• [What to produce]: Quote the passage on AFM imaging of structures inside living cells in full, word for word.

• [Selected text]:
Sci. Adv. 2021, 7 (52), eabj4990
DOI: 10.1126/sciadv.abj4990

Because AFM is a surface technique, it is usually challenging to perform sub-cellular imaging and study the molecular dynamics of intracellular components. Other factors that contribute to this challenge include the interpretation of complex data (reference force imaging) and decreased cell viability resulting from the high force-loads continuously being exerted on the cells.

In this article, researchers performed high-resolution AFM and nanomechanical mapping with Bruker's NanoWizard IV BioAFM to study sub-membrane, intracellular structures inside living cells. In the last two decades, AFM has become an indispensable tool for performing high-resolution structural analysis of specimens ranging from single molecules to complex biological systems. The ability of AFM to operate under near-native sample conditions enables the study of a range of dynamic molecular processes that cannot be addressed with other high-resolution tools, such as electron and fluorescence microscopy.

• [Recorded information]:

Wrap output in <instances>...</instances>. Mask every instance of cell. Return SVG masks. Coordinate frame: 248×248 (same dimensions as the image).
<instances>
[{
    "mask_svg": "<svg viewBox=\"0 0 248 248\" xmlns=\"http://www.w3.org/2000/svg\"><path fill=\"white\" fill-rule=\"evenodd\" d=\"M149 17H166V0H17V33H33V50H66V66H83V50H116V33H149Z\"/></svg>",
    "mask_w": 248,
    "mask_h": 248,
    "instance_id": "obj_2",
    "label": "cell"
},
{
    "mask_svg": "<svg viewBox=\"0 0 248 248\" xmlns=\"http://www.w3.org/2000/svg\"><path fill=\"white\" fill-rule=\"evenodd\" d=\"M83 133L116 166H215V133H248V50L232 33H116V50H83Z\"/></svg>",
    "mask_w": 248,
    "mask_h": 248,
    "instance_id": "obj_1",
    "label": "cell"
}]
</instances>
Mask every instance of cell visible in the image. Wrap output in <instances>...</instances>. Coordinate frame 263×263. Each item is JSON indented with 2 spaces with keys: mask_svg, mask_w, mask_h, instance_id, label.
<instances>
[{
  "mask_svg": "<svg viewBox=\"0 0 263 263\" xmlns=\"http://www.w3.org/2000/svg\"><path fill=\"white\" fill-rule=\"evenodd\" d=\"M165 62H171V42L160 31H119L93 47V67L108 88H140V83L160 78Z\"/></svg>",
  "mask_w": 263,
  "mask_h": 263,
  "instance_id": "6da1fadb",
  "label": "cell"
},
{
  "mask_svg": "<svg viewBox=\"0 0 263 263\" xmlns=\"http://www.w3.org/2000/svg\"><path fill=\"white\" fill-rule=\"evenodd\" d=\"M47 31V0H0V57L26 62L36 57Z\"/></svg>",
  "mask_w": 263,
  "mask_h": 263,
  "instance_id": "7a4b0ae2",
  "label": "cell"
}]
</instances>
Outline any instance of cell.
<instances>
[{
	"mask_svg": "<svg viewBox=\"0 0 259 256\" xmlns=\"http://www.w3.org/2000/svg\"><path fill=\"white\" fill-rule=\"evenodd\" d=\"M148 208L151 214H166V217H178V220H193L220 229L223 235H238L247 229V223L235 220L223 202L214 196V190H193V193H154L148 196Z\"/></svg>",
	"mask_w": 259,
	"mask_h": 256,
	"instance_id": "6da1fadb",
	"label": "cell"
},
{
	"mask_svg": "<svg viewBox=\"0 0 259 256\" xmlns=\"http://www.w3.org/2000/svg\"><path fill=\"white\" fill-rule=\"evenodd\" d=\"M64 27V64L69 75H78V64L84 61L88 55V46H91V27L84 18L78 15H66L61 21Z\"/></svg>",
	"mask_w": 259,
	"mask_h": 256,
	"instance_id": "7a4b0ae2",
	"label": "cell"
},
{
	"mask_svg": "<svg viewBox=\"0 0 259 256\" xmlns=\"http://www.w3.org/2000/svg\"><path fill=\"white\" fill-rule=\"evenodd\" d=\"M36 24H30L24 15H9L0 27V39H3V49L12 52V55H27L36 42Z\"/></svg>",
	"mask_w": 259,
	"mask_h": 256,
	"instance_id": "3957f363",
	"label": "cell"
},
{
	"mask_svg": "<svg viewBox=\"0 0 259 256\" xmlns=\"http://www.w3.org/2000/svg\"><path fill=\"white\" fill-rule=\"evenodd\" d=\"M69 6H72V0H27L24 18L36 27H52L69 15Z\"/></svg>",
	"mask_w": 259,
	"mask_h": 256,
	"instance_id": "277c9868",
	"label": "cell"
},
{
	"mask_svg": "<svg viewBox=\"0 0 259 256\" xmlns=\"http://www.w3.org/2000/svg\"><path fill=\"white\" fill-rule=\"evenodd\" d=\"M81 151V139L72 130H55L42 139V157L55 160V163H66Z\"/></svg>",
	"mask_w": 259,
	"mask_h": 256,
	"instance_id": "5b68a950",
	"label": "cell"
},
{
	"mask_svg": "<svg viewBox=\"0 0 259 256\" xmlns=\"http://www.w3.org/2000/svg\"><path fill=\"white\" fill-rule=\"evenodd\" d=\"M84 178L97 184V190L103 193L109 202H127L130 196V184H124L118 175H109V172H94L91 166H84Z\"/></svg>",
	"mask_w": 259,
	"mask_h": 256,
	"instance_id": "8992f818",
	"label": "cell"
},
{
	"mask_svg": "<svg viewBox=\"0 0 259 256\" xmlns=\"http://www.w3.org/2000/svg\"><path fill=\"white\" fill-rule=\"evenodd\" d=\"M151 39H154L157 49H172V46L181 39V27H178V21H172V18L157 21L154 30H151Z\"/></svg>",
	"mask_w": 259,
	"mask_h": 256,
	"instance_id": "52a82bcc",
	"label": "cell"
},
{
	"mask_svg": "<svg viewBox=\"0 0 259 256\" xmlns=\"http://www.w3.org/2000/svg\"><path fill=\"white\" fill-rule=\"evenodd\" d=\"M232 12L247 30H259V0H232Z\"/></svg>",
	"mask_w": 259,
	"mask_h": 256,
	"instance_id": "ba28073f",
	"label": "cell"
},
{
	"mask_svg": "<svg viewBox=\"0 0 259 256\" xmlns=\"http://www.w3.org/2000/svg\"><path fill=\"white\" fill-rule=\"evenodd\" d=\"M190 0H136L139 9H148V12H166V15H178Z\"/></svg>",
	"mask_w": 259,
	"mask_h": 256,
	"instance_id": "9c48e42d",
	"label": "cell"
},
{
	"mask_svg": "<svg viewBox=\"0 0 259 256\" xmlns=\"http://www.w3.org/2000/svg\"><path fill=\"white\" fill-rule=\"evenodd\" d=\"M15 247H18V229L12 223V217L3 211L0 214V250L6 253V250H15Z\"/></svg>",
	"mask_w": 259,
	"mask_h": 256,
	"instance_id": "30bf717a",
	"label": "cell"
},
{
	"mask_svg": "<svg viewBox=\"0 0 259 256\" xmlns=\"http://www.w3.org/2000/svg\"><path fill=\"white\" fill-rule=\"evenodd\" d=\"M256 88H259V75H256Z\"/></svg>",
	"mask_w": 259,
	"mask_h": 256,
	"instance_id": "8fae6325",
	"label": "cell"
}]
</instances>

• [Solution for this problem]:
Sci. Adv. 2021, 7 (52), eabj4990
DOI: 10.1126/sciadv.abj4990

Because AFM is a surface technique, it is usually challenging to perform sub-cellular imaging and study the molecular dynamics of intracellular components. Other factors that contribute to this challenge include the interpretation of complex data (reference force imaging) and decreased cell viability resulting from the high force-loads continuously being exerted on the cells.

In this article, researchers performed high-resolution AFM and nanomechanical mapping with Bruker's NanoWizard IV BioAFM to study sub-membrane, intracellular structures inside living cells. In the last two decades, AFM has become an indispensable tool for performing high-resolution structural analysis of specimens ranging from single molecules to complex biological systems. The ability of AFM to operate under near-native sample conditions enables the study of a range of dynamic molecular processes that cannot be addressed with other high-resolution tools, such as electron and fluorescence microscopy.